In 2019, the global solar power sector returned to a two-digit growth path, increasing by 13% to 116.9 GW to set a new annual installation record. This growth helped solar expand its annual share among all other power generation technologies to 48%. In other words, almost half of the global net power plant capacity installed in 2019 was based on PV technology. While solar’s combined electricity output reached a mere 2.6%, this highlights the immense growth potential, which is increasingly in reach. These are some of the main conclusions of the report “Global Market Outlook for Solar Power 2020- 2024”, released last June by SolarPower Europe (SPE). This article sets out these and other interesting findings from the report.

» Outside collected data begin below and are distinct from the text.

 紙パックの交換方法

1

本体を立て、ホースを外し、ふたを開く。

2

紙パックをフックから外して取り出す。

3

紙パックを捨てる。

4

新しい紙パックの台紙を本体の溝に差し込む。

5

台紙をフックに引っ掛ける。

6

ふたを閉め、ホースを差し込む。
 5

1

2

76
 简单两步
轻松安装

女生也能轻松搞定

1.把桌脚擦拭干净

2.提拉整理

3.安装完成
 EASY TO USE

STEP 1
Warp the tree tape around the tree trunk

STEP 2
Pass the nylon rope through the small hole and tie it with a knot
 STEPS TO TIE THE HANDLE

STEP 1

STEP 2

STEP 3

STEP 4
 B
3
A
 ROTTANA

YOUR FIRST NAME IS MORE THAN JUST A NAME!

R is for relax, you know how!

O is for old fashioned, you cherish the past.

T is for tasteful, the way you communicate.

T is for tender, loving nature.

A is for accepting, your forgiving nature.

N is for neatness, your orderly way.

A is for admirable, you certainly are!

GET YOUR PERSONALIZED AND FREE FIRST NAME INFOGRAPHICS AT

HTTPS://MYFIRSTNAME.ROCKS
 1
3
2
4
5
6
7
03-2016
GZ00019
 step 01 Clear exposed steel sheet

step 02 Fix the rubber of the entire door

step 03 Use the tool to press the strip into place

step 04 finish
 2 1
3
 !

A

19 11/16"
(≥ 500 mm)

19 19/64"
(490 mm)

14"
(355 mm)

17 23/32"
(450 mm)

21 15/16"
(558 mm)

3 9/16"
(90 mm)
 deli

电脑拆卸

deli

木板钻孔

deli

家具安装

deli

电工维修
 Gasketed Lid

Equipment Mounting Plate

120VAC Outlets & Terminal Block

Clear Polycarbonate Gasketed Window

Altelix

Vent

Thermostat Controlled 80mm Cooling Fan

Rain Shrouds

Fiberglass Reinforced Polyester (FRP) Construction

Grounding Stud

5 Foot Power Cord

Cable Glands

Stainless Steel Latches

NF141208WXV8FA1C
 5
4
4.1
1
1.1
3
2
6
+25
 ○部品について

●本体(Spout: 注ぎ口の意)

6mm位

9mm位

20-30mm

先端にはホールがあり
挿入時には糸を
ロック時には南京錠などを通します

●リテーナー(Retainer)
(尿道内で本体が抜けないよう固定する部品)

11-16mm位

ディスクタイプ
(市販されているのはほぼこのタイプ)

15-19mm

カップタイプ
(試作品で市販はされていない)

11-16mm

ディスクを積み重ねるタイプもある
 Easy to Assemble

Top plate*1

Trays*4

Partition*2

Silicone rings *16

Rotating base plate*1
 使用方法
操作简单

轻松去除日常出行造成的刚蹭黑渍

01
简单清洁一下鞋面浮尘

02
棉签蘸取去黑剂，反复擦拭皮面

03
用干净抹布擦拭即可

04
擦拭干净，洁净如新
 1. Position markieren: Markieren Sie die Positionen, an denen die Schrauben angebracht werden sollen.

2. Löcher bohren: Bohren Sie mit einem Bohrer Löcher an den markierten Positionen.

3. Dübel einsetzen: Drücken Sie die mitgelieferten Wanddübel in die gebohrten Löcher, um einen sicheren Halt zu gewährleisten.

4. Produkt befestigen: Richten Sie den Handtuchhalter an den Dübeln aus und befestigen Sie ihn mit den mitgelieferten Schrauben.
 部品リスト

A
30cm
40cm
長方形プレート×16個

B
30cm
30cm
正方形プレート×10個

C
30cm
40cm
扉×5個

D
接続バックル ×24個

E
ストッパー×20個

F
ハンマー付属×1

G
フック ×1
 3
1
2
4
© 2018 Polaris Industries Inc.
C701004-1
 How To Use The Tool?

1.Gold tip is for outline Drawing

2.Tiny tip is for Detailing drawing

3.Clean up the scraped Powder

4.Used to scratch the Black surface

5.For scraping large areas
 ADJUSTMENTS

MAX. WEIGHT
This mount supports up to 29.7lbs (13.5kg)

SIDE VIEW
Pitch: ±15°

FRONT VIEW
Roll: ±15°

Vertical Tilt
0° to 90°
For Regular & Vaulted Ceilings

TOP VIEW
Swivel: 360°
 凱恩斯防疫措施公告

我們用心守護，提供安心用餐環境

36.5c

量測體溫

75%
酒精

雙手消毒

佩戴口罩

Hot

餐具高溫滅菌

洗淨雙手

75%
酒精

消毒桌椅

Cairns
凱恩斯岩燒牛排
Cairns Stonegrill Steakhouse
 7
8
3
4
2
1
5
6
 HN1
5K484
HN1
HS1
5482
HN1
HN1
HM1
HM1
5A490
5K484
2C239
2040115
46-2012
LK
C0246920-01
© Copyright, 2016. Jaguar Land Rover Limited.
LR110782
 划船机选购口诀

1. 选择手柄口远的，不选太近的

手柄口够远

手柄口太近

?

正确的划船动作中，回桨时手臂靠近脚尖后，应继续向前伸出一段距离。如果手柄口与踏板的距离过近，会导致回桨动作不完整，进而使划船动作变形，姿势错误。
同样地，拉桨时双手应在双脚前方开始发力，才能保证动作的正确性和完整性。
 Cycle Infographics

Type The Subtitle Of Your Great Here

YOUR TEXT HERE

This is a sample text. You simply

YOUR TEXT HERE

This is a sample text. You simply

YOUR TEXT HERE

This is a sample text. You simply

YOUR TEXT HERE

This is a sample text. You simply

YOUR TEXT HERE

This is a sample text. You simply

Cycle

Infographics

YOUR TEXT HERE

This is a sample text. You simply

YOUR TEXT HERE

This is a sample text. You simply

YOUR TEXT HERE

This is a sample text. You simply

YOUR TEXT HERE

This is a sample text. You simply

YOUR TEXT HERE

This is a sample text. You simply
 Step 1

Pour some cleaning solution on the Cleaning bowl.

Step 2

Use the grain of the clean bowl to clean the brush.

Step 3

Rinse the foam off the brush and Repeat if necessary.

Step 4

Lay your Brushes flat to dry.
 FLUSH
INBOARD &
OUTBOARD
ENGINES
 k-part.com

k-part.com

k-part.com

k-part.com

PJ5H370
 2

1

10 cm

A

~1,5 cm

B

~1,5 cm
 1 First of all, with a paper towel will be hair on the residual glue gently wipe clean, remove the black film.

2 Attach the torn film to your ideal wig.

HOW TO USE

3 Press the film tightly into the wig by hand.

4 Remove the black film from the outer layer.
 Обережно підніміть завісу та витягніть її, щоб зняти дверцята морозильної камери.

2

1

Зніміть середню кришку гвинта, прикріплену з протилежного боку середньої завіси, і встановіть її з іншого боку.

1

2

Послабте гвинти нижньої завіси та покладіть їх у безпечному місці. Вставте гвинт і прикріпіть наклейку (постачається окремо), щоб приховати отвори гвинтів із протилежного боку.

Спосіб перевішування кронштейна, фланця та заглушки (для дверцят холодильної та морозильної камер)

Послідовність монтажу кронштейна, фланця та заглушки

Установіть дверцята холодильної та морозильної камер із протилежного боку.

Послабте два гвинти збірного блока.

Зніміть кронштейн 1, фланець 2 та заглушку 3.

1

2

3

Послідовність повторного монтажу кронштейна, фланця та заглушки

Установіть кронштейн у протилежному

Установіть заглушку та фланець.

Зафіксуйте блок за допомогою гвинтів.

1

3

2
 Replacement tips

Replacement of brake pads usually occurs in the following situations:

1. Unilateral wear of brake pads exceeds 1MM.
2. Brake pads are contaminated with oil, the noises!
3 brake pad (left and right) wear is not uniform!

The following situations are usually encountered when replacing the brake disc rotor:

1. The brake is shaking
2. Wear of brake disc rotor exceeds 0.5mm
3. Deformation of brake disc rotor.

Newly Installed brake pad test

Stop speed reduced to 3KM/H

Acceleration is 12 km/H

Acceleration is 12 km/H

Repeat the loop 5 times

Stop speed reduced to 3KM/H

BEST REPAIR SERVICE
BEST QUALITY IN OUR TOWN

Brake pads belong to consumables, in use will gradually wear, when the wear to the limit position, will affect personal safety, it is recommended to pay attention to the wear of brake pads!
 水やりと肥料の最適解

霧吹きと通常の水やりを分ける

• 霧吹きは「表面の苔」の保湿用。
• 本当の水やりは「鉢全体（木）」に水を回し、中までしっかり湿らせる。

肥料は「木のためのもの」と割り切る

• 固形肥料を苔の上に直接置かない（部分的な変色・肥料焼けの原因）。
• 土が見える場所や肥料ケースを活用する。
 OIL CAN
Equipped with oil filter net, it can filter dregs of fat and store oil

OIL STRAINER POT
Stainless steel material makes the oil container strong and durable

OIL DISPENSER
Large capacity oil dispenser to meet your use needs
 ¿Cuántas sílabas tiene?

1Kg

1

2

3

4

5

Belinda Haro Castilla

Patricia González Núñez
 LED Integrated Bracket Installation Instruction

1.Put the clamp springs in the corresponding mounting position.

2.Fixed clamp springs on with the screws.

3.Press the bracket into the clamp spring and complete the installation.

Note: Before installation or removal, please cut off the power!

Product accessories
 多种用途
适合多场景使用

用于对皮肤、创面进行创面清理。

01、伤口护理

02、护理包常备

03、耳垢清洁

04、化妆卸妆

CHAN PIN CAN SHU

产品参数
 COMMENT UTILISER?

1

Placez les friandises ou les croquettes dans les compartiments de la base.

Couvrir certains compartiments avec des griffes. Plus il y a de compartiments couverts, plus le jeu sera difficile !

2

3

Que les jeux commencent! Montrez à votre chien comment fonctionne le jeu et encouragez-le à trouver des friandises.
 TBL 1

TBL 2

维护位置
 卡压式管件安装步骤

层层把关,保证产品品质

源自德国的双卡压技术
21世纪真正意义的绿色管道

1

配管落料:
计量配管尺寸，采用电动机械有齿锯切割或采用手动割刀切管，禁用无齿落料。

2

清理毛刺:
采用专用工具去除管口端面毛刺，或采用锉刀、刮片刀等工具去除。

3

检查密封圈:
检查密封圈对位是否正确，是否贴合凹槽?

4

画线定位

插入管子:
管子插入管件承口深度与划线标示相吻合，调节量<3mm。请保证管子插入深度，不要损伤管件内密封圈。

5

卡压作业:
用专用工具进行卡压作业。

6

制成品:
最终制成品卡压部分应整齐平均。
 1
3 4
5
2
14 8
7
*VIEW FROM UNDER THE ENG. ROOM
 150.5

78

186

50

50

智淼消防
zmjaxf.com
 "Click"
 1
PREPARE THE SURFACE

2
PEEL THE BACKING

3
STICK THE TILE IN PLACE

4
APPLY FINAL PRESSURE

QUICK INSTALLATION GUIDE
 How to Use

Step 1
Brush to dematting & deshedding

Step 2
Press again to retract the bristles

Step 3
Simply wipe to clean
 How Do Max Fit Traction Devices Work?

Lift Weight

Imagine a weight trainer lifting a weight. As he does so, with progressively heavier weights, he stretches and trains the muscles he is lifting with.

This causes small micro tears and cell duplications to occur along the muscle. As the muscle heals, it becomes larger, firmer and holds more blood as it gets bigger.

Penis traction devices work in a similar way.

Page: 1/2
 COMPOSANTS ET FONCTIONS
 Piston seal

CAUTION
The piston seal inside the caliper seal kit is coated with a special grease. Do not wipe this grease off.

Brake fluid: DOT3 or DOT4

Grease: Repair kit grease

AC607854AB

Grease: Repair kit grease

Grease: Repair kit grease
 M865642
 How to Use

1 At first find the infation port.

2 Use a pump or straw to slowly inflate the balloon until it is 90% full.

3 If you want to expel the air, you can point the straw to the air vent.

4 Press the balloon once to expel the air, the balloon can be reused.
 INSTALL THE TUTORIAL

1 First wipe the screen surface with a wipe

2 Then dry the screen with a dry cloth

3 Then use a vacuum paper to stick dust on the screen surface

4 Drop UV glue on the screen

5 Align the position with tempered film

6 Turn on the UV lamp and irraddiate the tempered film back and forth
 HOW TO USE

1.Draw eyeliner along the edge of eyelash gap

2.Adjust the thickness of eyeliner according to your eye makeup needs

Analysis from various sources substantiates the fact that utility-scale solar is often the lowest cost power generation technology, with costs continuing to fall. The latest LCOE analysis, version 13.0, released in November 2019 by US investment bank Lazard, shows utility-scale solar’s cost improving over the previous version by 7%. Utility-scale solar is again cheaper than new conventional power generation sources nuclear and coal, as well as combined-cycle gas turbine. However, solar has started to compete with another fossil fuel segment: gas turbines used to meet peak demand. With the rapidly decreasing cost for batteries, solar plus storage can outcompete gas peakers, depending on regional and framework conditions. Last year in Arizona, for example, a utility ordered a 100 MW/4-hour battery storage system to provide peaking capacity for its solar power generation fleet.
Only one year after several tenders saw solar-winning bids enter the 2 US cent/kWh level, the next frontier was reached in 2019, when solar tariffs in the 1 US cent range were reported from four different regions: Latin America, North America, Europe and the Middle East. The world’s lowest solar power contract was awarded in Portugal’s first solar energy auction in August 2019 at 1.65 US cents/kWh for a 150 MW system, to French PV company Akuo, beating the lowest solar bid of 1.69 US cents/ kWh achieved in Brazil’s A-4 New Energy Auction only a month earlier. A third 1 cent range deal was claimed in November, at 1.7 US cents/kWh for a 900 MW part of Dubai’s Rashid al Maktoum Solar Park, which is targeted to reach 5 GW by 2030.